## [The task]
In the listing below, rewrite the lines starting at the one containing "Focusing on" and ending at the one containing "which is furthest from the camera?". Replace each "green leaf" with "brown leaf" and keep everything else the same.

## [Supplied entries]
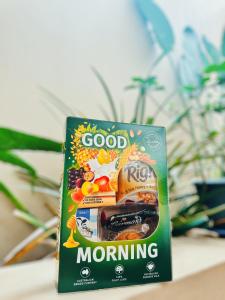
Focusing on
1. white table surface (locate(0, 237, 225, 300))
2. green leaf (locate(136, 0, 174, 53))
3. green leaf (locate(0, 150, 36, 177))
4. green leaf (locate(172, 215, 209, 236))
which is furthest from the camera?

---

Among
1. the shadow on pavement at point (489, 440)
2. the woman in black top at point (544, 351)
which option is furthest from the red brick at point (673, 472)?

* * *

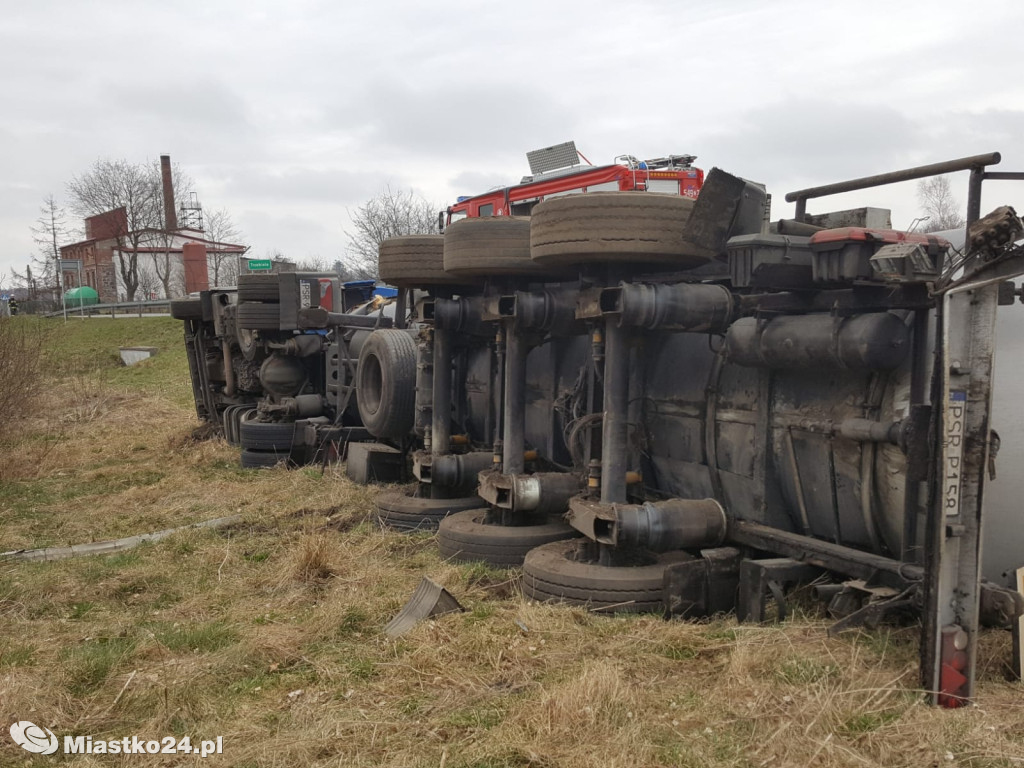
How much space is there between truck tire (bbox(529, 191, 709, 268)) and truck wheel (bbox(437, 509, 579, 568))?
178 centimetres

## [Reply to the task]
Focusing on
1. white table surface (locate(0, 237, 225, 300))
2. brown leaf (locate(136, 0, 174, 53))
3. brown leaf (locate(0, 150, 36, 177))
4. brown leaf (locate(172, 215, 209, 236))
which is furthest from the camera?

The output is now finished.